[TEXT PASSAGE]
******
1. Water Movement: The salt concentration is higher outside the cell (in the NaCl solution) compared to the inside of the cell. Due to this concentration gradient, water moves out of the cell and into the surrounding salt solution.
2. Plasmolysis: As water moves out of the cell, the cell membrane starts to shrink and pull away from the cell wall. This process is called plasmolysis. The cell loses its turgidity and becomes flaccid.
3. Shrunken Cytoplasm: As the cell membrane pulls away from the cell wall, the cytoplasm shrinks and condenses. This makes the cell contents, including the nucleus and other organelles, appear more concentrated and closer together.
4. Increased Salt Concentration Inside the Cell: As water moves out of the cell, the concentration of solutes inside the cell, including NaCl, increases. The cell's internal environment becomes saltier.
5. Disrupted Cell Function: The loss of water and the increase in salt concentration can disrupt the normal functioning of the cell. Enzymes and other proteins may not function properly in the altered environment, leading to impaired cellular processes and potential damage to the cell.
It's important to note that the extent of plasmolysis and the impact on the cell will depend on the concentration of the salt solution. A highly concentrated salt solution can cause severe plasmolysis and even cell death, while a weaker salt solution may induce milder effects.
By observing an onion cell after adding a salt solution, we can gain insights into the process of osmosis, the effects of changes in water balance on plant cells, and the importance of maintaining appropriate solute concentrations for cellular function.
******
[MATERIAL PROVIDED]
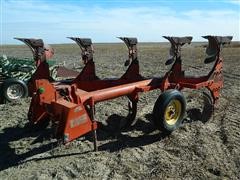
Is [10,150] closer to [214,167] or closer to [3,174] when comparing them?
[3,174]

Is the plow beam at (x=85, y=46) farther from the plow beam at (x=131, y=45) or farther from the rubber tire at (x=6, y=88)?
the rubber tire at (x=6, y=88)

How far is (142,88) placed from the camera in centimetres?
693

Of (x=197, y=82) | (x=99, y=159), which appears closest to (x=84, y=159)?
(x=99, y=159)

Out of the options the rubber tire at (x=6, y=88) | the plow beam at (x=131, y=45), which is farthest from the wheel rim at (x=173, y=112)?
the rubber tire at (x=6, y=88)

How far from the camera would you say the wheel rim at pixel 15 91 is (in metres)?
10.2

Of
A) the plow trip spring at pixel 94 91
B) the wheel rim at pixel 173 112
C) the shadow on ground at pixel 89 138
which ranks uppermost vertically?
the plow trip spring at pixel 94 91

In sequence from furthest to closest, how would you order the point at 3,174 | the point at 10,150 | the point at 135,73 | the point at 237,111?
the point at 237,111, the point at 135,73, the point at 10,150, the point at 3,174

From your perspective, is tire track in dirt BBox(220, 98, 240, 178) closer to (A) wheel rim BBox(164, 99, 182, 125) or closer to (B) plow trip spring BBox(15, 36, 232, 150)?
(B) plow trip spring BBox(15, 36, 232, 150)

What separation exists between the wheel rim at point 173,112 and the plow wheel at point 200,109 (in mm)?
732

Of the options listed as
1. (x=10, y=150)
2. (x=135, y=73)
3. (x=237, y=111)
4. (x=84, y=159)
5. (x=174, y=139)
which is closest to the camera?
(x=84, y=159)

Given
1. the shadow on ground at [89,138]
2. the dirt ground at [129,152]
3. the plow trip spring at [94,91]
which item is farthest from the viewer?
the shadow on ground at [89,138]

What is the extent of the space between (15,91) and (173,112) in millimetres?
4989

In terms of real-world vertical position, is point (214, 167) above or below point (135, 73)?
below

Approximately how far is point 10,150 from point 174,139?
269 cm
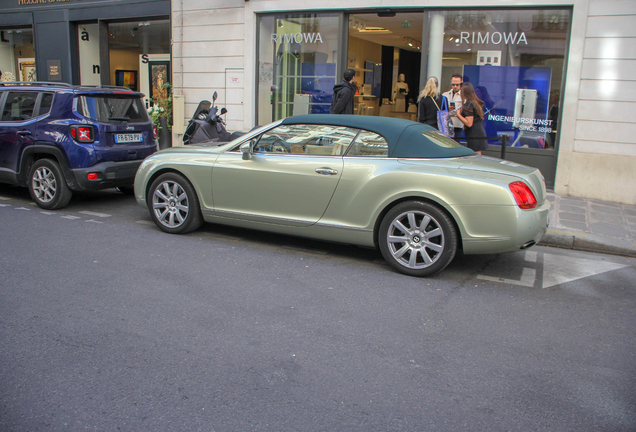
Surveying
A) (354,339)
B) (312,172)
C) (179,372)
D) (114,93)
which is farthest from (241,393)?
(114,93)

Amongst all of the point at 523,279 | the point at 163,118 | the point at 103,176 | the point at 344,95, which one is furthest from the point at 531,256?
the point at 163,118

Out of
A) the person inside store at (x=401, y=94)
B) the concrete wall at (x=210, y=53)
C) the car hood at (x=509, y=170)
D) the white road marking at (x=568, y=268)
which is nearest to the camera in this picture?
the car hood at (x=509, y=170)

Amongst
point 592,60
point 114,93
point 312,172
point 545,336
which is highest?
point 592,60

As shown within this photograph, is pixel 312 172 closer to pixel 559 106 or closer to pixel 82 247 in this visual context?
pixel 82 247

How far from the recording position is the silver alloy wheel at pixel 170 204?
631 cm

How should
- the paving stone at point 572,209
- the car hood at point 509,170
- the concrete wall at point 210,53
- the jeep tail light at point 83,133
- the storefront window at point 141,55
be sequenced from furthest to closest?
the storefront window at point 141,55, the concrete wall at point 210,53, the paving stone at point 572,209, the jeep tail light at point 83,133, the car hood at point 509,170

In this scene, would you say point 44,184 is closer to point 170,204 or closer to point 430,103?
point 170,204

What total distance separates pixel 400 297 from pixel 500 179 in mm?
1376

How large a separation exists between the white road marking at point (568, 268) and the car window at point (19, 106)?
683 centimetres

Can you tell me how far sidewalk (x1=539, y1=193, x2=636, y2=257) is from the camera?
654cm

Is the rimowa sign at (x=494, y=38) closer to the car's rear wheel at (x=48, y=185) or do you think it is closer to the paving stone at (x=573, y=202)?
the paving stone at (x=573, y=202)

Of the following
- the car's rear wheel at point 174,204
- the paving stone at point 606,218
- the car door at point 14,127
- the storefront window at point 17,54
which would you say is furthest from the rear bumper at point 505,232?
the storefront window at point 17,54

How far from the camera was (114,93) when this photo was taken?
7730 millimetres

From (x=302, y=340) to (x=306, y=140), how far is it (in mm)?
2593
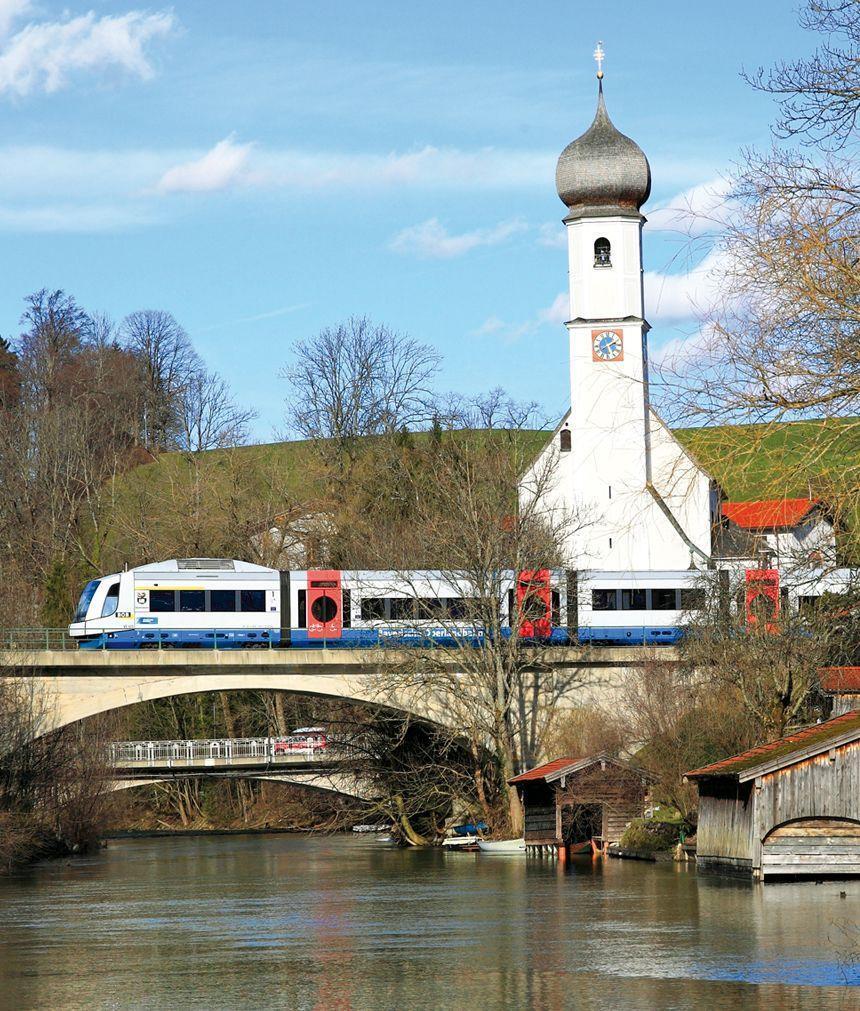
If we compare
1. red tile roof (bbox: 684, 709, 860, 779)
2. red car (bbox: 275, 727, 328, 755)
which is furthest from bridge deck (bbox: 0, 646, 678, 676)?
red tile roof (bbox: 684, 709, 860, 779)

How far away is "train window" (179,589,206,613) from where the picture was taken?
1937 inches

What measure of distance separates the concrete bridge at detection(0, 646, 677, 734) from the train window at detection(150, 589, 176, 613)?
1.35 m

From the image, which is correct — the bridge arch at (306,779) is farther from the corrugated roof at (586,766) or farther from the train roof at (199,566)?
the corrugated roof at (586,766)

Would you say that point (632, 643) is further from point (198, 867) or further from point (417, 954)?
point (417, 954)

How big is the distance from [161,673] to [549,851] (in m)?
12.5

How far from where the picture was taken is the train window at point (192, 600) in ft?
161

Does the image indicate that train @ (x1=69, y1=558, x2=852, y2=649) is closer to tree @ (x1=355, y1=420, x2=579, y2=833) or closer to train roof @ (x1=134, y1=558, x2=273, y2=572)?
train roof @ (x1=134, y1=558, x2=273, y2=572)

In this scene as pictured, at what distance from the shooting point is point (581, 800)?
42.9 meters

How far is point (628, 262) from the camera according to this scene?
61.4m

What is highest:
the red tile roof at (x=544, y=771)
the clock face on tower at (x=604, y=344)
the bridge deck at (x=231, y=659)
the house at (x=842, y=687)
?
the clock face on tower at (x=604, y=344)

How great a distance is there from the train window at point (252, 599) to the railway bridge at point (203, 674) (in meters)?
1.42

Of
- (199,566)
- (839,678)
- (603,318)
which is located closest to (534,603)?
(199,566)

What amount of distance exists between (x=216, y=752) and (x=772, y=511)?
45.3 m

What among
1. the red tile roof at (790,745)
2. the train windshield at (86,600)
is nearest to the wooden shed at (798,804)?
the red tile roof at (790,745)
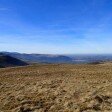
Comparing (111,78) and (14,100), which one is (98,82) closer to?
(111,78)

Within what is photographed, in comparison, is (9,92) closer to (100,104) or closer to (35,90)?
(35,90)

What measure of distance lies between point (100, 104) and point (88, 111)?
1272 mm

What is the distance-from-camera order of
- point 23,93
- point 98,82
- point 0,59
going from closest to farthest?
point 23,93 < point 98,82 < point 0,59

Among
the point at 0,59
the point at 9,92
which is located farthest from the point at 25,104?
the point at 0,59

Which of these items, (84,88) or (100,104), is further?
(84,88)

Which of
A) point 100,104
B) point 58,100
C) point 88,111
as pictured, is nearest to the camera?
point 88,111

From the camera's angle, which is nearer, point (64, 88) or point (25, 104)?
point (25, 104)

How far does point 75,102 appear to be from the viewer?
15156 mm

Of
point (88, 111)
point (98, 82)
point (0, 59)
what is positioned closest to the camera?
point (88, 111)

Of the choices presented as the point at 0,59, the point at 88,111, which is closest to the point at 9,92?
the point at 88,111

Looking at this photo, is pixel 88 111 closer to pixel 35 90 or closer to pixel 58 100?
pixel 58 100

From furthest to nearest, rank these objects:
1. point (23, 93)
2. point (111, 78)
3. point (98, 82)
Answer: point (111, 78), point (98, 82), point (23, 93)

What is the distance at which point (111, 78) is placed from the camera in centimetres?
2198

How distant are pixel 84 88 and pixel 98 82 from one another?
8.34 ft
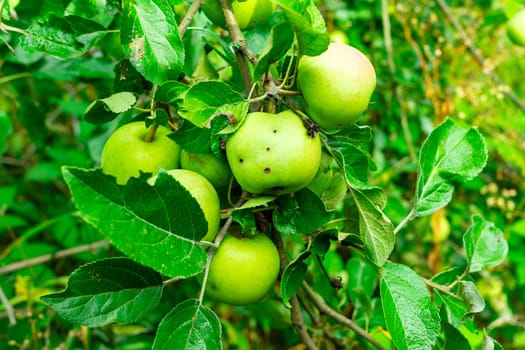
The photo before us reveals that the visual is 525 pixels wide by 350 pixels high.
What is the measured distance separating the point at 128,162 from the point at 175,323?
220 millimetres

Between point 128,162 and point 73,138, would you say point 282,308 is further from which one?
point 73,138

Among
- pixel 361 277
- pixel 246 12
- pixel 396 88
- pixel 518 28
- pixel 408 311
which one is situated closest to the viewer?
pixel 408 311

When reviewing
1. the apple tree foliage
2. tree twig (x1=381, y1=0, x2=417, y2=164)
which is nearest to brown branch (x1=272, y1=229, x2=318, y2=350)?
the apple tree foliage

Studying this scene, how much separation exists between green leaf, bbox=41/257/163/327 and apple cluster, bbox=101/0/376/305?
0.26 feet

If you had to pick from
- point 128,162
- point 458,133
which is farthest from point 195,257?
point 458,133

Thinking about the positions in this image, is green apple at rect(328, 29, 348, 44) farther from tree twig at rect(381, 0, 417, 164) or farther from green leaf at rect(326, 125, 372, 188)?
green leaf at rect(326, 125, 372, 188)

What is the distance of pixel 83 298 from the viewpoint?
25.9 inches

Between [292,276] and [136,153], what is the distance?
257mm

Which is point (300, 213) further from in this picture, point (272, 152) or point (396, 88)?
point (396, 88)

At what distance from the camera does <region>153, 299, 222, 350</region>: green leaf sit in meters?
0.63

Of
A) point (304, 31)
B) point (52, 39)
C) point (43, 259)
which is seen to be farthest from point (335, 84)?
point (43, 259)

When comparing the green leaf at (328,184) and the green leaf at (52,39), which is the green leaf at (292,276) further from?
the green leaf at (52,39)

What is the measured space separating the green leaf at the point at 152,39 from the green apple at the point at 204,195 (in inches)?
4.7

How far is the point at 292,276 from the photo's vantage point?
0.72m
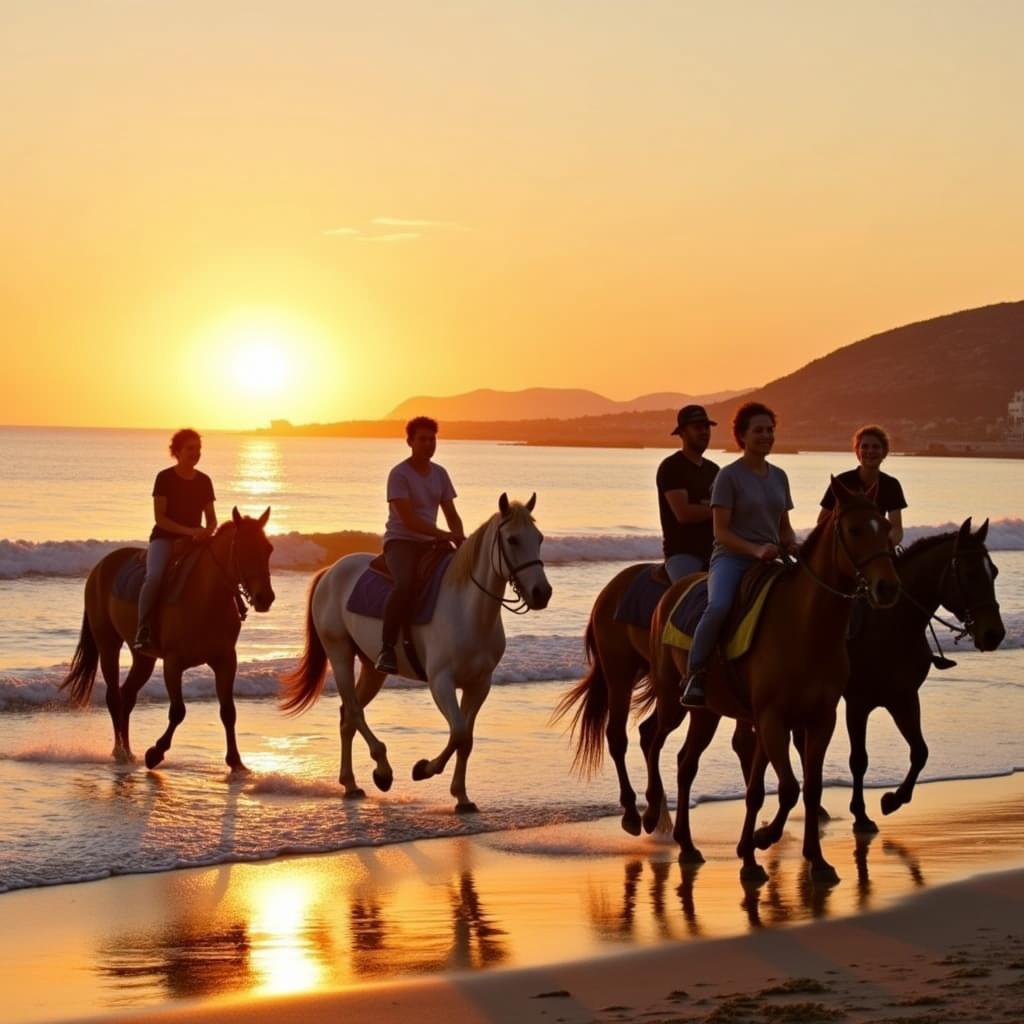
******
[EXERCISES]
a) In the text on onion cells in salt solution, what is the process called in which the cell membrane shrinks and pulls away from the cell wall?
b) From the text on onion cells in salt solution, repeat the part between "5. Disrupted Cell" and "to the cell.", inclusive.

[ANSWERS BY ITEM]
a) Plasmolysis

b)
5. Disrupted Cell Function: The loss of water and the increase in salt concentration can disrupt the normal functioning of the cell. Enzymes and other proteins may not function properly in the altered environment, leading to impaired cellular processes and potential damage to the cell.